Count the lines in the records below that contain the string "pixel", and reply with only that number.

======== Input rows ========

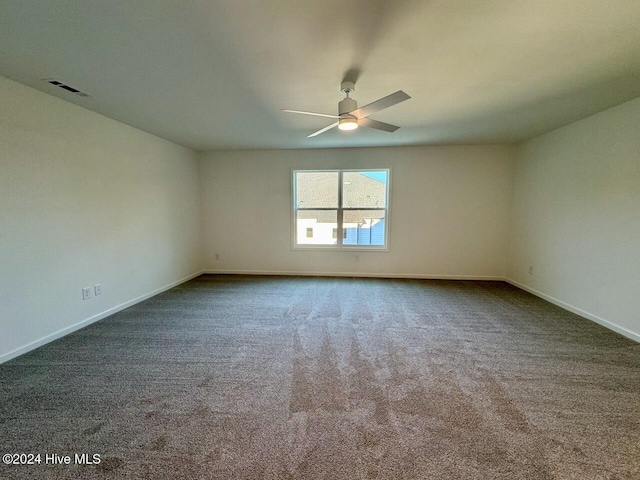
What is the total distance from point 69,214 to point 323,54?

========
======== Input rows ========

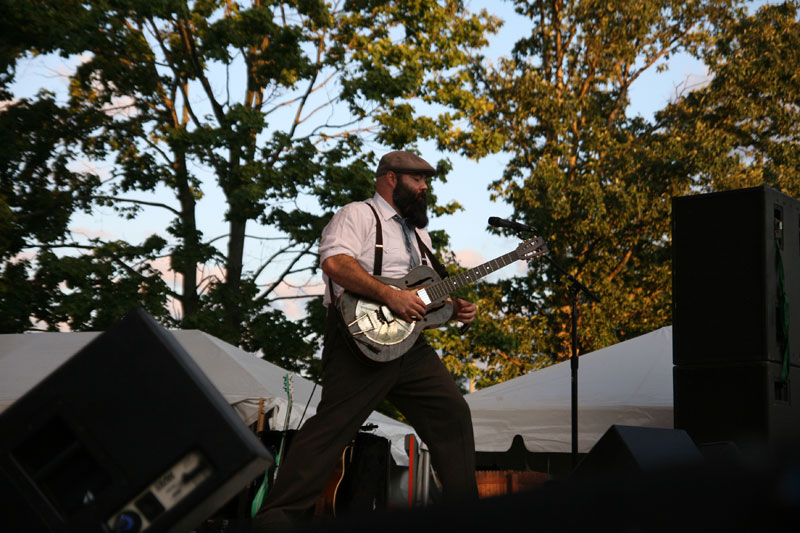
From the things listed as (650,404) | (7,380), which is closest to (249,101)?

========
======== Input rows ========

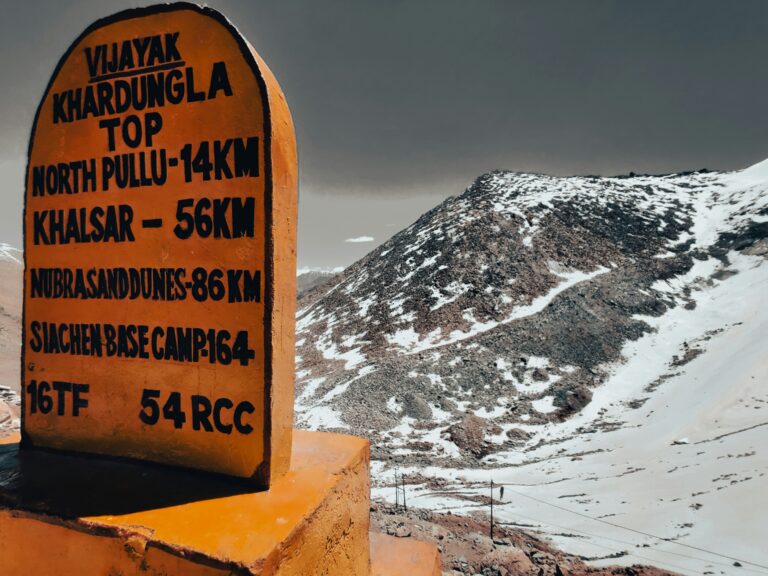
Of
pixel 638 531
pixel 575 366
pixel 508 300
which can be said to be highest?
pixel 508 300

========

Output below
4